Growing up, whenever I got sick and refused to eat, my Ma would make me this flavorful bowlful of cubed boiled potatoes with couple of squeezes of lemon juice, hit it with a little salt and a generous sprinkle Bhaja Moshla on it. I think it was the aroma of the roasted spices that made me feel all better!

Bhaja Moshla

The stars of my Bhaja Moshla are – cumin, fennel seeds, coriander seeds and dried red chilies.

Ingredients:
  • 1 tbsp. of cumin
  • 2 dried red chilies
  • 1 tbsp. of coriander seeds
  • 1 tbsp. of fennel seeds
http://www.whiffofspice.com/2016/10/bhaja-moshla-masala-roasted-spice-blend.html

How to make Bhaja Moshla. The process could not be simpler.

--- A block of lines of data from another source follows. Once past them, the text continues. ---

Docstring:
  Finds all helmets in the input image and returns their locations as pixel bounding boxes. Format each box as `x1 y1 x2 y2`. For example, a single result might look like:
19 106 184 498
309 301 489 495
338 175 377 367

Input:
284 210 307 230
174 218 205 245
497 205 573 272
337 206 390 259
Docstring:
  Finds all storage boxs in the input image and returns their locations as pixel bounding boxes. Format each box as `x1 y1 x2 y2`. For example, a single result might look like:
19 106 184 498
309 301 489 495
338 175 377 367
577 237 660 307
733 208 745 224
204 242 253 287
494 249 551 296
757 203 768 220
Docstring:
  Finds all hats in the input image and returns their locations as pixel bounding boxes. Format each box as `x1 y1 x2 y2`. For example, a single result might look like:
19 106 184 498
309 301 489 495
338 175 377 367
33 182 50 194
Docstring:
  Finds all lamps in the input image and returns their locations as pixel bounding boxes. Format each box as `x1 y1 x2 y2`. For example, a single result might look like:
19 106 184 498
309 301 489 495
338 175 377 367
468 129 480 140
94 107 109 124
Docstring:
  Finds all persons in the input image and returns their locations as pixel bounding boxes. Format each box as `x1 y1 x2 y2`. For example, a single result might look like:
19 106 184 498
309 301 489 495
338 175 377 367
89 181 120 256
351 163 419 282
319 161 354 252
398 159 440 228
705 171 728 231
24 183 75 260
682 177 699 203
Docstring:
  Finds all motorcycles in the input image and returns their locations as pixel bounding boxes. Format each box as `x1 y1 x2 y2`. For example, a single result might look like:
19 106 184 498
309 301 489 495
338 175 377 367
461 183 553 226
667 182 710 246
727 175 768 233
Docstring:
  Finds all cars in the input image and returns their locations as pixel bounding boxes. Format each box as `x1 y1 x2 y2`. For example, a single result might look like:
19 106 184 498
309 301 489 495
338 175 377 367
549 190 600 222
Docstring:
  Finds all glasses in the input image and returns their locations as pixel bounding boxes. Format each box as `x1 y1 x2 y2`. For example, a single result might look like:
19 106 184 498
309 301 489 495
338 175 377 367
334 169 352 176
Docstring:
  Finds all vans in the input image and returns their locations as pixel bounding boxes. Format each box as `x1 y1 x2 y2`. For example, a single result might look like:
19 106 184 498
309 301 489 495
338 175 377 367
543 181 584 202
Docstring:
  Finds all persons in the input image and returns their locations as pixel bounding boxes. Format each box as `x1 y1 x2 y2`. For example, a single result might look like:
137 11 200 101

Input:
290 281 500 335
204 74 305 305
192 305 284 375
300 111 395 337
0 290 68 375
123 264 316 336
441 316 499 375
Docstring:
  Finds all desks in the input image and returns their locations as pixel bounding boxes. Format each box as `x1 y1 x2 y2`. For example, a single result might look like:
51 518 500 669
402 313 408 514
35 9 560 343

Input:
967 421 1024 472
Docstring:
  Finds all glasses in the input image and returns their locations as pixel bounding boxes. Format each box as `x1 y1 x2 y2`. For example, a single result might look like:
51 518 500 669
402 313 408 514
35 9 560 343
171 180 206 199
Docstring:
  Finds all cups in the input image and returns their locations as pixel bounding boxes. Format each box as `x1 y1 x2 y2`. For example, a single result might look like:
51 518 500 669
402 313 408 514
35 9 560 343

Heat a heavy bottom pan, and once its hot enough throw in the spices. Roast on medium high heat while stirring continuously till the aroma of  warm toasty spices surrounds you. Take the pan off the heat and transfer the spices to a bowl and let it cool down completely.
Once the spices have cooled down, use a spice grinder (I used my coffee grinder) to grind it into a fine powder. Store the leftover in a air-tight container for future use.
Sprinkle on whatever you want and enjoy the yumminess.